* EXERCISE DETAILS *
Copy out every line below that contains the word "this".

* INPUT DATA *

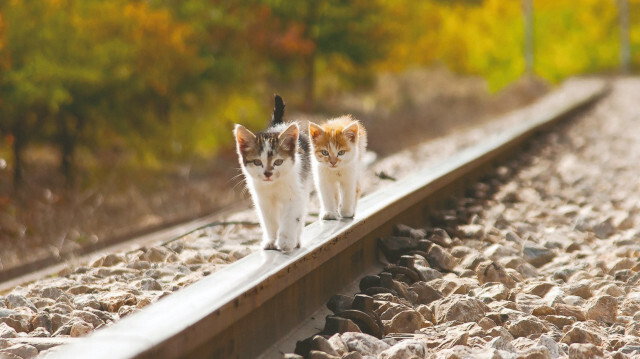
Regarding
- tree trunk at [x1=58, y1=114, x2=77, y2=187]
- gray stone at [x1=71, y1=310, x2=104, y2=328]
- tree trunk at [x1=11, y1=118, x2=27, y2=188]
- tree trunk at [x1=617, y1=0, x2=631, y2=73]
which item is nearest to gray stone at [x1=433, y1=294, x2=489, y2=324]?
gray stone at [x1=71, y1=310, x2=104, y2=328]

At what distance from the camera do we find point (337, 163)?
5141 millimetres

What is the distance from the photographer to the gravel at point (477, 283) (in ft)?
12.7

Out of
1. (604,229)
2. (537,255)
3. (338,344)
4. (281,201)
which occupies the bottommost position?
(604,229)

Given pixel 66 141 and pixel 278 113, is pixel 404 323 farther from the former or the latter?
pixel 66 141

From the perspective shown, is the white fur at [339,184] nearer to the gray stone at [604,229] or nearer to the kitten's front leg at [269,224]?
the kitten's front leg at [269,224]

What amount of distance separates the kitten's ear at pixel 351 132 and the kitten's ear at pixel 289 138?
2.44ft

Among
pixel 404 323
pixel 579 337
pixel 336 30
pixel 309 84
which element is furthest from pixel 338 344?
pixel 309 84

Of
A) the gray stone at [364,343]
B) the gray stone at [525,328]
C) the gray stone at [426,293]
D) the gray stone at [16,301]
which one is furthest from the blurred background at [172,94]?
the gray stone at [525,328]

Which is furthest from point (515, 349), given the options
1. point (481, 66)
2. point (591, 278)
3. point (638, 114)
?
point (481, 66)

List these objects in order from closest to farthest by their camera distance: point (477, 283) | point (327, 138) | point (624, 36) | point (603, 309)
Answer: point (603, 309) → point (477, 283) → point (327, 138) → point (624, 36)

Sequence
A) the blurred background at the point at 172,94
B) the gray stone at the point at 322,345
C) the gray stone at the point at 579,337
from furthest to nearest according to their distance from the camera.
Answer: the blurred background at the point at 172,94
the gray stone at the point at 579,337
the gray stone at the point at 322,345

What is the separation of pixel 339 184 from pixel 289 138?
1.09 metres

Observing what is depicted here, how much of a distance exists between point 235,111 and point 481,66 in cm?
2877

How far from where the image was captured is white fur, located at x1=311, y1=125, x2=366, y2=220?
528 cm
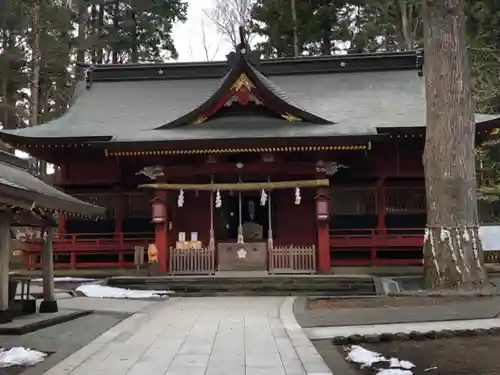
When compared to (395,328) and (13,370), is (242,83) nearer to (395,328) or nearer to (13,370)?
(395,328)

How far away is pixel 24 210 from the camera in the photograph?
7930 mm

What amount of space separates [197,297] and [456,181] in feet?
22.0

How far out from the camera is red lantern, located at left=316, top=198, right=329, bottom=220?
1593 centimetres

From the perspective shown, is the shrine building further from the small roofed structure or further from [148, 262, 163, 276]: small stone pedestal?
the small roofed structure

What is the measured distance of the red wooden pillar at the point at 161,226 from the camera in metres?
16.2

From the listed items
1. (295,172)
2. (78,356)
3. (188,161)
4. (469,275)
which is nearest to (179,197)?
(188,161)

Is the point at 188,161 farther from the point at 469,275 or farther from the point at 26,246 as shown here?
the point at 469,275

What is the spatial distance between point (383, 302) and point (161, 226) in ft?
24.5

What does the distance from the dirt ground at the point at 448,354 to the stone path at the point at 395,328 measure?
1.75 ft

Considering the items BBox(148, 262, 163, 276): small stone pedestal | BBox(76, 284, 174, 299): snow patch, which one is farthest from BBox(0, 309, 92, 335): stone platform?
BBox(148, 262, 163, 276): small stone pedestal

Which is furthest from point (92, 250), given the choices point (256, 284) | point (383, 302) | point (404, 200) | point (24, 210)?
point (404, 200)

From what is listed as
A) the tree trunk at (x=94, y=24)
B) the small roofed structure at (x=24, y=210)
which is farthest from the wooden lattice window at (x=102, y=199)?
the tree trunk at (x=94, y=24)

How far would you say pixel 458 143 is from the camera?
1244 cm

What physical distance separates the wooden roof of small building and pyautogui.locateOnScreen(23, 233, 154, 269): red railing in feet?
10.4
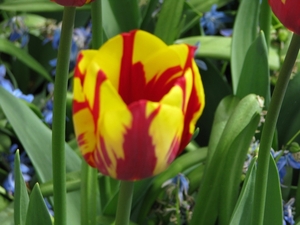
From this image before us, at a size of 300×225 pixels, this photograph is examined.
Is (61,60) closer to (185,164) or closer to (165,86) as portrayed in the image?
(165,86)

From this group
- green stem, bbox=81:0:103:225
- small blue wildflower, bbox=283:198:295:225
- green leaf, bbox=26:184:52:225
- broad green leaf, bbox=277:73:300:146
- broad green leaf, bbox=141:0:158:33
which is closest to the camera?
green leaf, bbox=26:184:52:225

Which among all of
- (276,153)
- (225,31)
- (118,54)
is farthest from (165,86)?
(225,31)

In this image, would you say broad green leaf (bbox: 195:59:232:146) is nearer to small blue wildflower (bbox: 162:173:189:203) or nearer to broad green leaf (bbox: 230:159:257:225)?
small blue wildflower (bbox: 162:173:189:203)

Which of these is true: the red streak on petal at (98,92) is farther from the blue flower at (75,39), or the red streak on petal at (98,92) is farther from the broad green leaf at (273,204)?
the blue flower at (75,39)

---

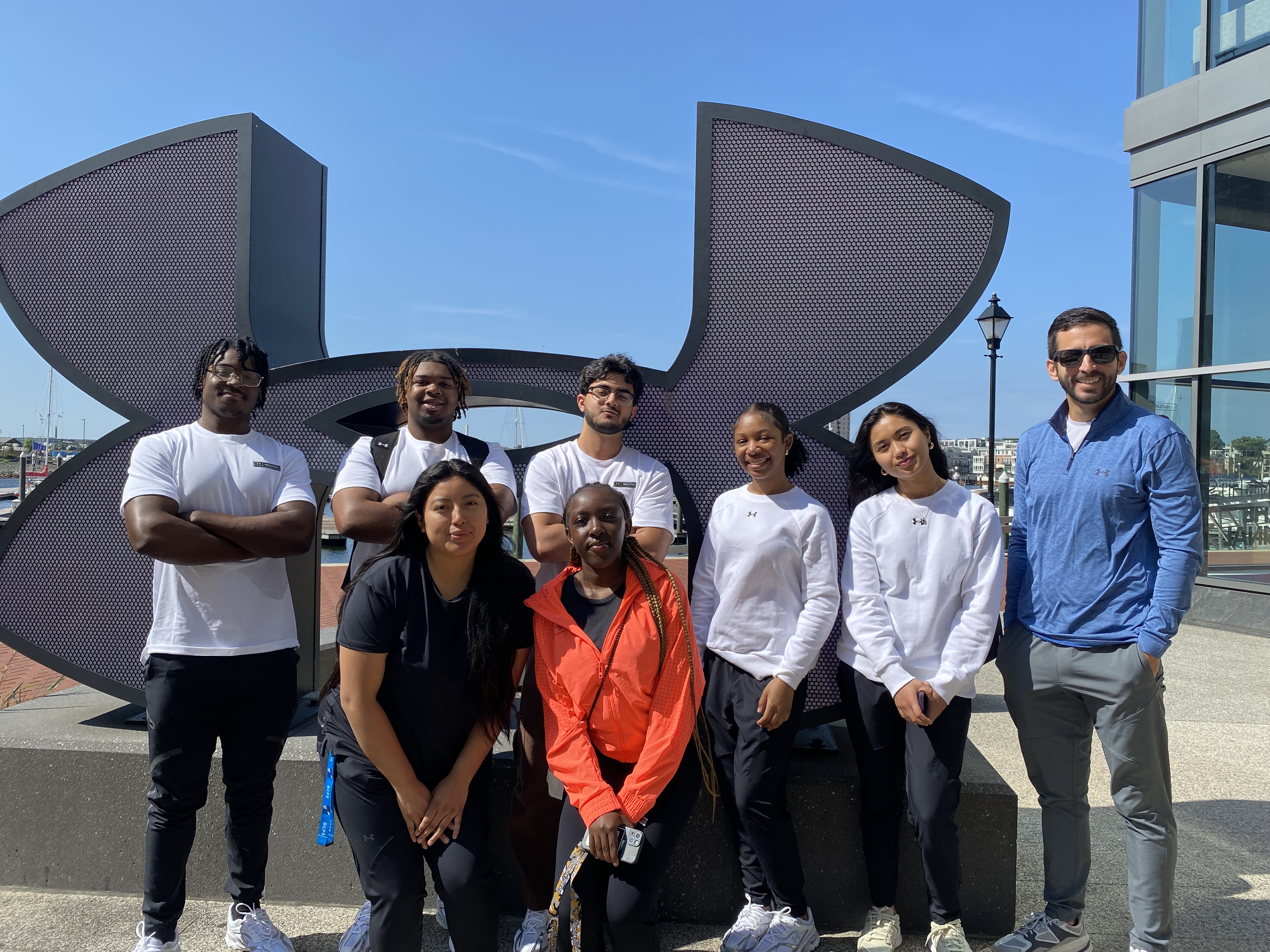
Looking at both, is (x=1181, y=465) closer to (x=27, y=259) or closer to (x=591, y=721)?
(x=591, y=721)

* WORKED SOLUTION *
From this image before us, at a size of 300×225 pixels, this photograph is examined.
From this group
In this image, would you say broad green leaf (bbox: 195:59:232:146) is nearer to small blue wildflower (bbox: 162:173:189:203) or nearer to broad green leaf (bbox: 230:159:257:225)?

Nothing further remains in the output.